I actually installed Children of Morta right now. After playing it again I remembered in why I wasn’t so hot on this game

-The combat is indeed a bit bland, 90% of it is against trash mobs that makes you play the same: spam normal attack while trying to not be surrounded, and from time to time use the aoe or heavy attack against the most dense groups of enemies.
-One of the key problem is the enemy design. The first two levels showcase small, medium, and big spiders, bats, skellies, shadow blobs, and humanoid shadows. Most of what I have listed are just normal melee enemies that walk to you and try to attack you. Very few are what I’d call ‘interesting’ enemies.
-It has relatively few pieces to mix and match for the procedural generation, In one map I could see the same section reused… four times. In the same single level.
-It has stupid difficulty spikes in the bosses between every pair of levels. The levels themselves are mostly normal, or even can be considered kind of easy (first run with the archer felt easy to me) and then the first boss killed me with ease. A big difficulty spike that basically are a grind gate.
-So you have to grind playing the first two levels of every new area you eventually unlock to buy new passive stats and unlock character passives/abilities, until you reach a point where the boss can be handled.

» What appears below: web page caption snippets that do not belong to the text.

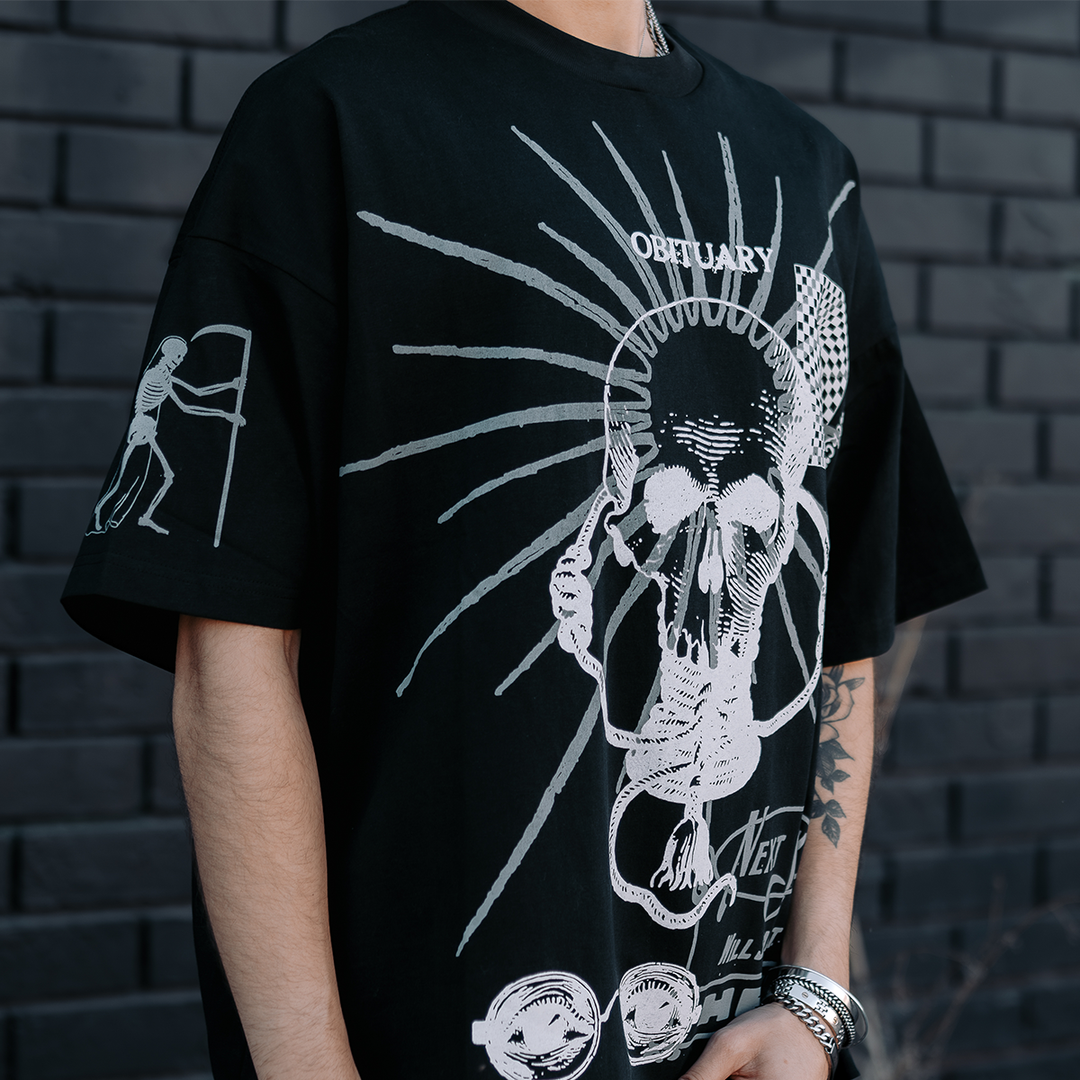 A model standing outside wearing a heavyweight oversized black tee with custom artwork on the front and right sleeve, from Blackcraft.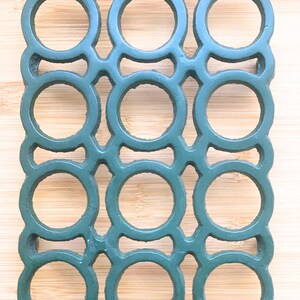 以下が含まれることがあります： 円形の開口部を備えた、濃い緑色の長方形の飲料缶キャリア。 キャリアは耐久性のある素材でできており、複数の缶を保持するように設計されています。 背景は明るい色の木材の表面です。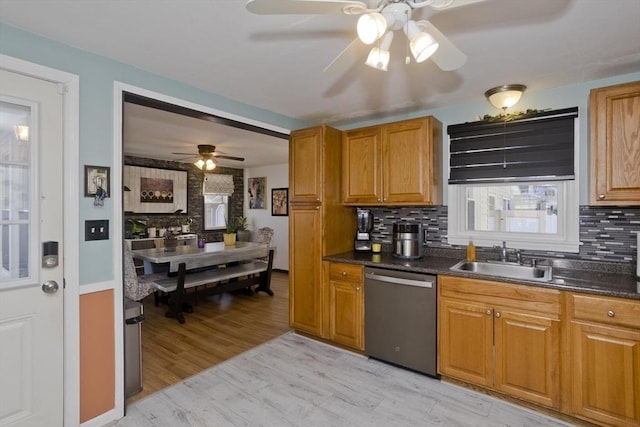 kitchen featuring stainless steel dishwasher, brown cabinetry, a sink, and backsplash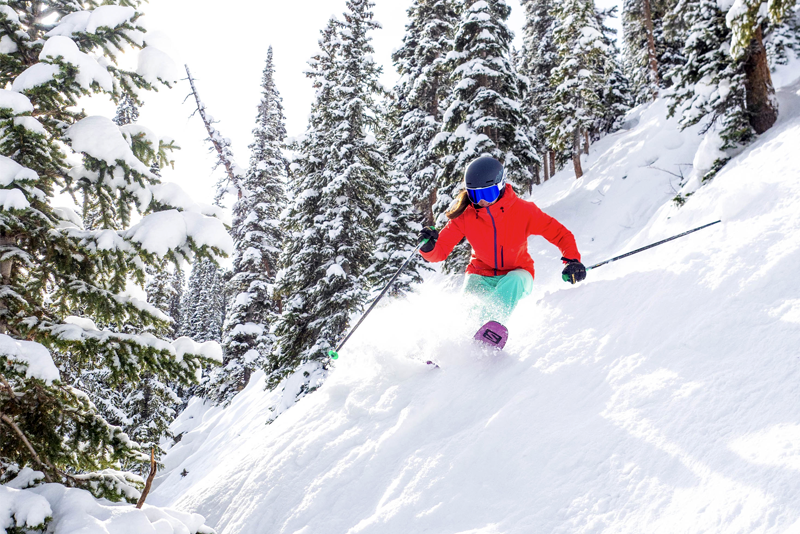 Photo of a woman in a red jacket skiing powder on steep terrain with trees.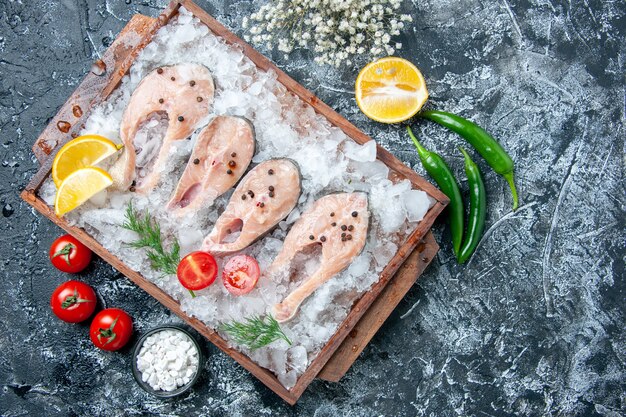 Vista de cima fatias de peixe cru com gelo na tábua de madeira sal marinho em uma tigela pequena de legumes na mesa
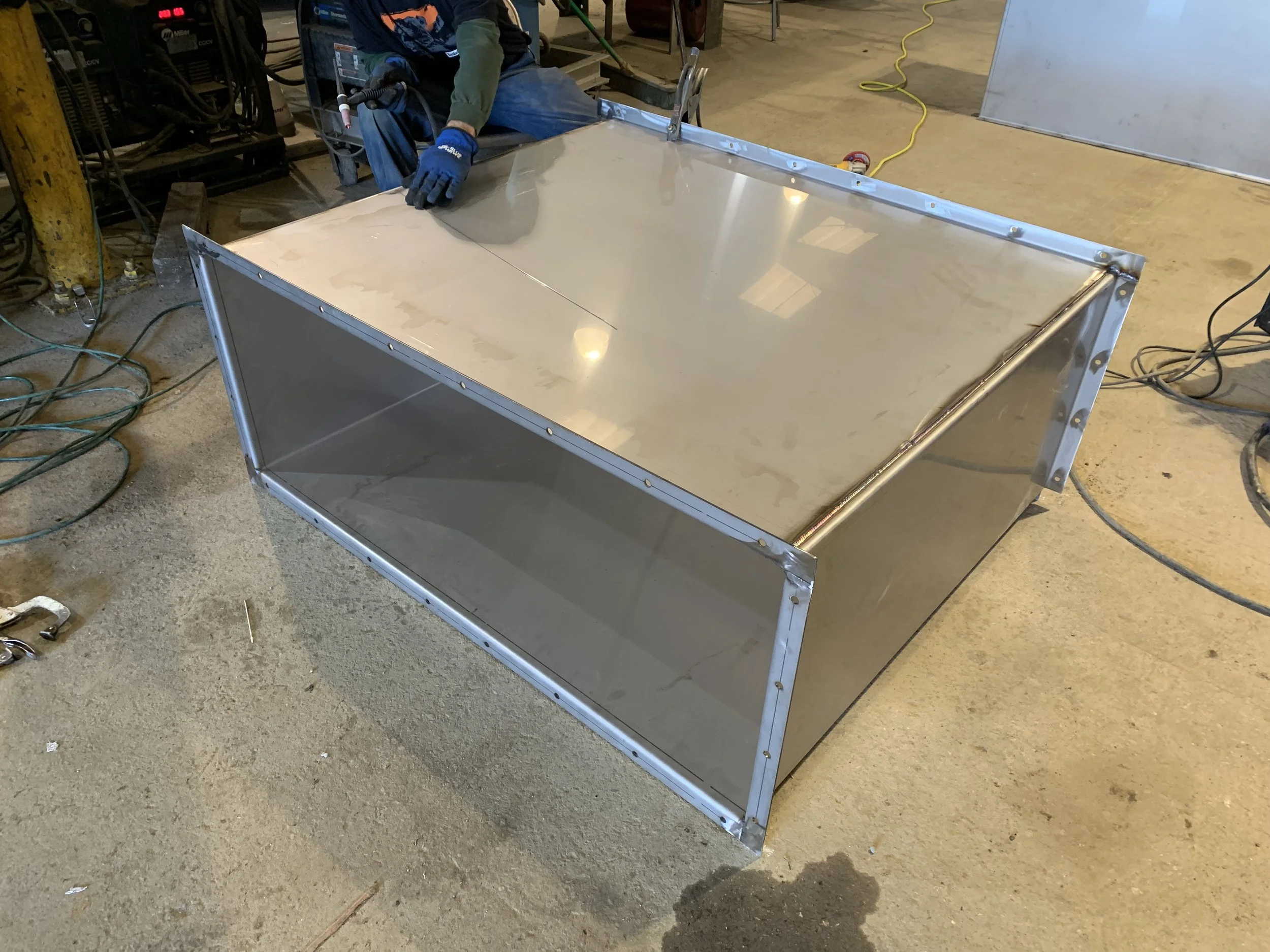 A worker in a workshop installing or assembling a large metallic structure or enclosure, with tools and wires around, on a concrete floor.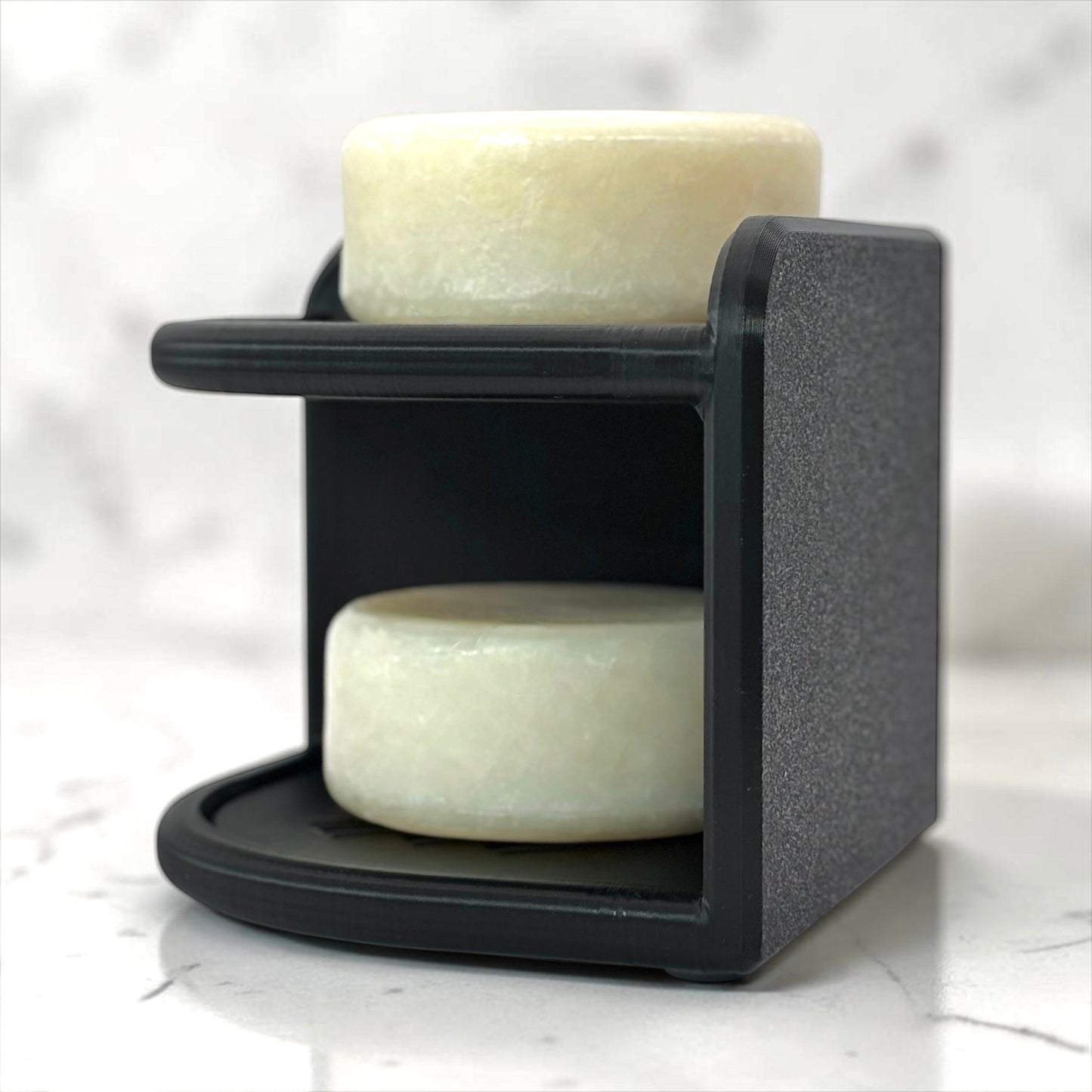 Black soap holder with two bars of soap on a marble surface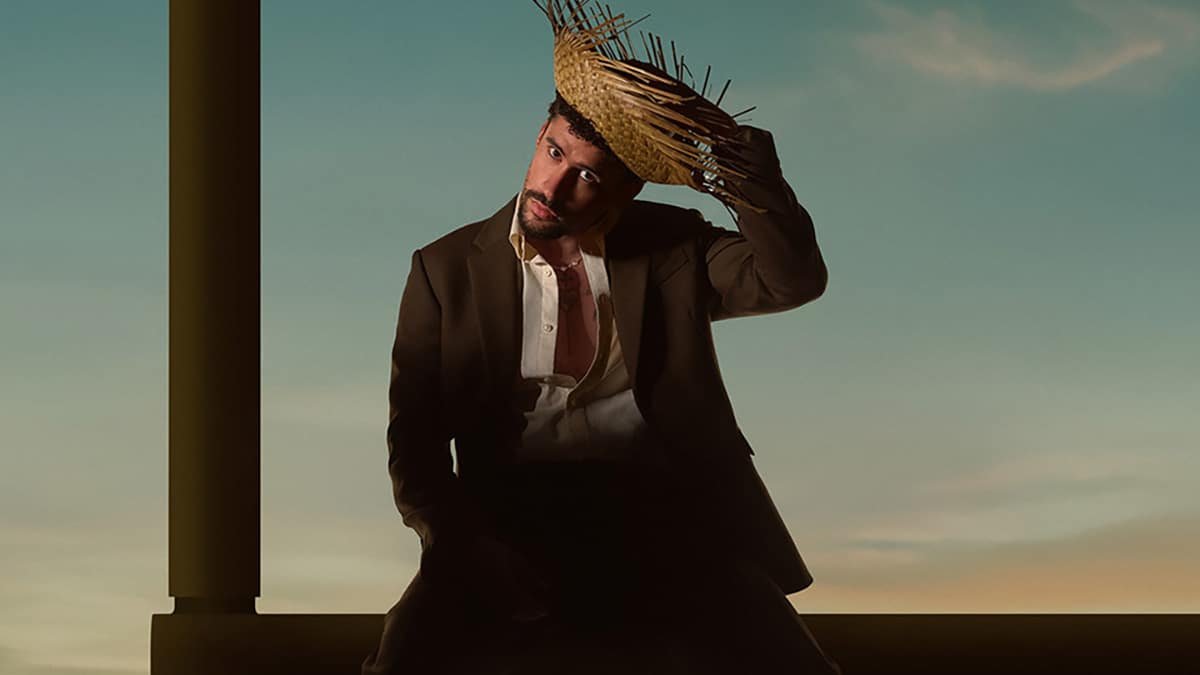 Bad Bunny holding his hat and sitting on top of the goal post.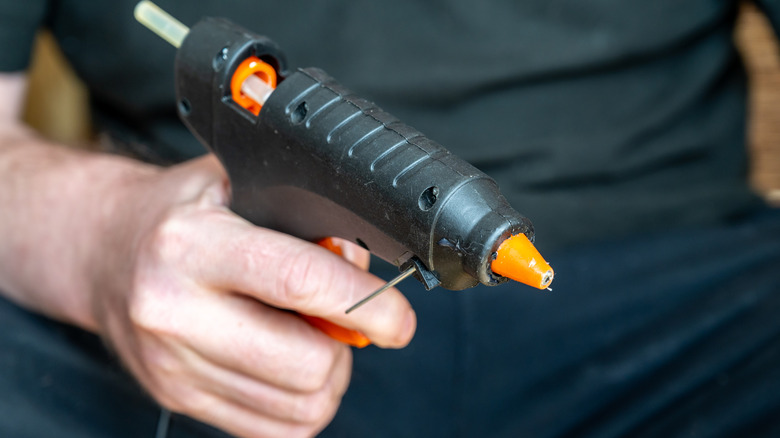 A person holding glue gun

Your last couple of points describe most games in this genre.

This is a very good point:

  • Spelunky has no real bosses until the end. You have to learn the rules for the final fight(s), but that’s it.
  • Binding of Isaac has easy bosses – you die a few times and then pick up their patterns, which aren’t complicated. In fact, one of the expansions added a very hard boss through an alternate path, and nobody likes going through that path.
  • FTL has no bosses until the very end.
  • Enter The Gungeon has very hard bosses at the end of every level, and it severely hurts the game for the stated reason. The levels are mostly banal, and then you get to the very hard boss fights. This makes you feel like you’re grinding the same things over and over.
  • Crypt of the Necrodancer has fairly easy bosses unless you’re playing with the toughest character. You learn their patterns and move on.
  • Slay the Spire has all kinds of bosses – some of which are very tough, but the Elites, spread throughout the levels, are just about as hard, thus spreading out the difficulty. Only the Heart (optional final boss) is of extreme difficulty.
  • Neon Chrome has some very hard bosses (and relatively easy levels besides those boss levels) and suffers for it.
  • Streets of Rogue has no bosses, but instead increases difficulty a little every 3 levels by adding a random modifier, such as zombies or night curfew.
  • Nuclear Throne has bosses that aren’t significantly harder than the main game.
  • Starward Rogue has very difficult bosses, and you almost always lose in the boss fights, which is a big problem there as well.

Basically, I think bosses that are too difficult, or perhaps difficulty spikes in predetermined places in general, are an anti-pattern for the roguelite genre. They collapse all the variety the game has into one memory – that of losing to the boss in the same place over and over.

I’d never thought of it in terms of boss fight difficulty spikes but it definitely clarifies some of my hazy annoyance at certain gameplay loops - it’s not just losing to the same boss over and over, it’s the annoyance of having to go through the rest of the game to get there - it’s back to the bad old save point design where they for some reason save you so far back that you have to fight through a bunch of mobs and a cutscene just to get back to the actual fight/puzzle you’re working on.